Блуртмель спустил немного воды, добавил горячей, жестом велел ему подвигать ногами: в воде ноги и вправду куда послушней, они становятся легче, они бы и остались такими, если бы не "Листок", который свинцом разлился в суставах, - легконогий директор музея, легконогий, нет, все же вряд ли министр, но, как знать, быть может, государственный секретарь. Птицы в сером небе среди обманчиво белых облаков, идиллических, вспененных, пушистых, будто созданных самим Господом Богом, а не исторгнувшихся клубами из труб электростанций; белые, бестревожные, переменчивые, они плывут и плывут по бескрайнему небу, будто держат свой путь вечно, хотя на самом деле родились совсем недавно, только что, в Хетциграте, родились из угля, что пластами залег под Айкельхофом, но ведь и пласты созданы Господом Богом, так что в конечном счете в божественности облаков не приходится сомневаться. Дивный день, если бы не облака, сейчас он уже чуть подернут первыми вечерними сумерками, и даже ласточки изредка мелькают в окне, из длиннокрылых ему милее всех ласточки, особенно стрижи, стремительная и красивая птица, ловкая, ладная и интеллигентная. Но главные его любимцы - пернатые хищники: соколы, канюки, ястребы.
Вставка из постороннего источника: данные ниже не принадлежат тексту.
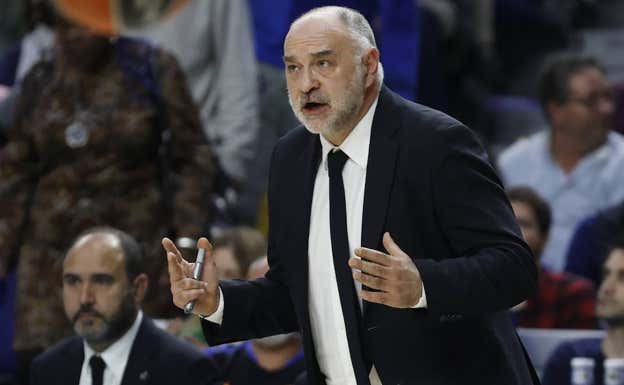 Pablo Laso, con Chus Mateo de fondo. EFE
Особенно соколы, они до сих пор гнездятся в башне замка; куда им, беднягам, податься, когда сбудется прорицание Кортшеде, куда направят они, нехотя помахивая крылами, свой плавный и неторопливый полет, свое царственное парение? И опять - неотвязно - воспоминание о сове, которая с наступлением сумерек отделялась от стены и летела к кромке леса, бесшумно, уверенно, целеустремленно. Иногда в окне мелькают и голуби из голубятни Коммерца, но странно - голуби ему не нравятся, не нравится их воркованье, их возня в нишах стены, где они высиживают потомство, не нравится их суетливый полет, и он, глядя в прямоугольник окна на серое, в белесых разводах небо, долго еще раздумывал, почему ему так милы хищные птицы, - Блуртмель время от времени проверял его пульс и кивал головой в знак того, что все в порядке.